His barrage of subtle and not so subtle hints all carried the wrong message. "But, that wasn't--"
"It's okay. I can leave now; you've said goodbye."
"No, Jasmine." He grabbed for her.
She pushed away, and fell over the rail.
His jacket fluttered into the lake as he swam to her.
She slipped and splashed in his grip as he struggled to keep his head up until he lay her out on the sand.
As they coughed up the brine, she gave him an uncomfortable smile. "Why? I'm not important."
"Never said that."
A look of horror came over her face and she sat up. "Your phone!" She yanked it out of his pocket, and tried to blow on it.
"All your contacts. I didn't mean to..." Horrified, she stared at the black screen. "I've gone too far."
He grabbed the toy and threw it in the lake. "Good riddance."
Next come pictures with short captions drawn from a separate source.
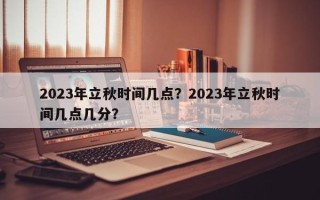 2023年立秋时间几点？2023年立秋时间几点几分？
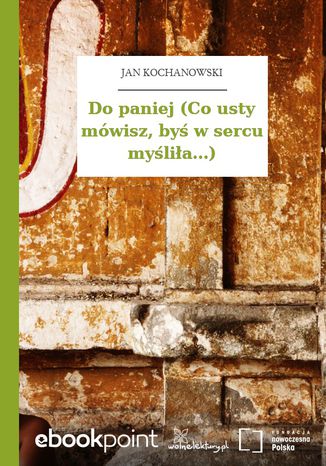 Do paniej (Co usty mwisz, by w sercu mylia...) Jan Kochanowski - okadka audiobooks CD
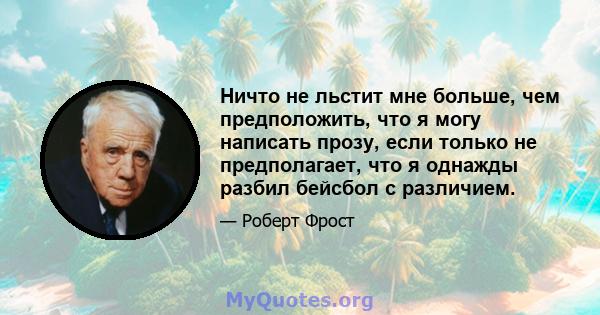 Ничто не льстит мне больше, чем предположить, что я могу написать прозу, если только не предполагает, что я однажды разбил бейсбол с различием.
She dropped her chin and reached up to hug him. "You never said I was important before."
"Never thought it mattered." Kneeling over her, he ran his fingers through his hair and returned her embrace. "Besides, those girls...."
She rolled her eyes and smirked. "You'll get diabetes."
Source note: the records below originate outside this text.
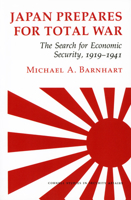 Japan Prepares for Total War: The Search for Economic Security, 1919-1941 0801419158 Book Cover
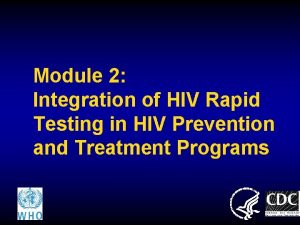 Module 2 Integration of HIV Rapid Testing in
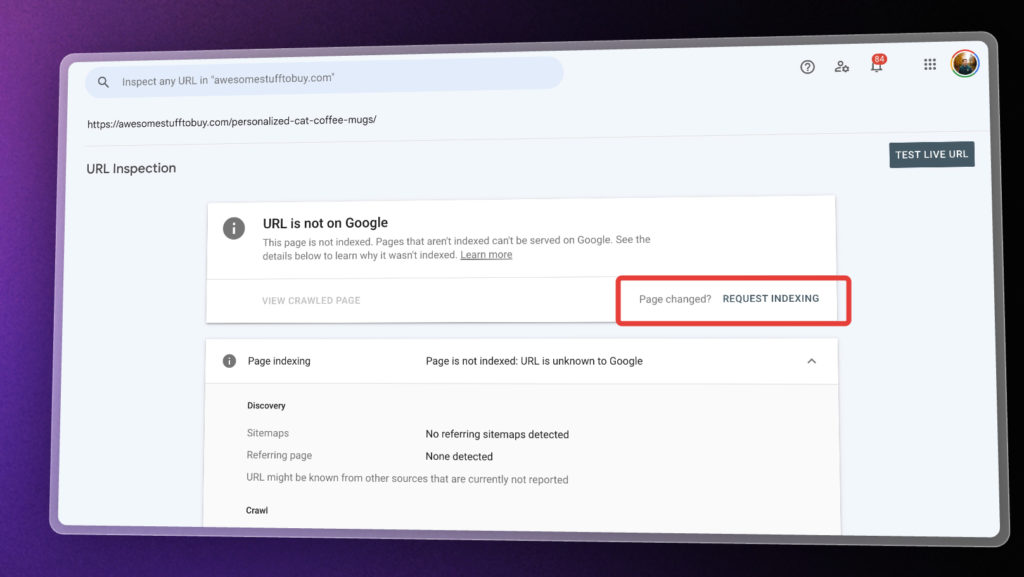 Request Indexing button in Google Search Console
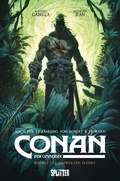 Cover: Conan der Cimmerier: Jenseits des schwarzen Flusses - Splitter-Verlag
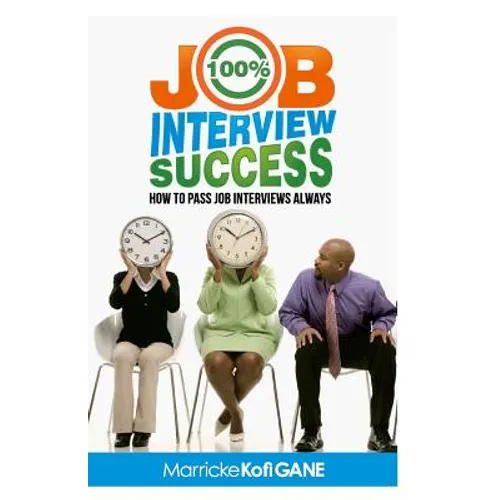 100% JOB INTERVIEW Success: [How To Always Succeed At Job Interviews (Techniques, Dos & Don'ts, Interview Questions, How Interviewers think)]
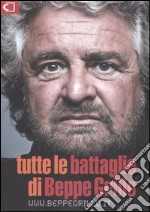 Tutte le battaglie di Beppe Grillo libro usato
He nodded.Something had gotten through, however faint. Now that she asked him, though, he could finally take better care of himself.
"You know," she said, looking far into the distance. "Sarah's been asking for a roommate. For a while"
She was offering to give him his space--at long last. He sat down, beside her. "Who will cramp my style?"
"Oh, I'll be on call."
“You know, there's..." Now that he'd found Jasmine, he wasn't ready for her to leave. “...no rush."
She reached out to pat him on the hand. He lay back, letting the lake wash it all away.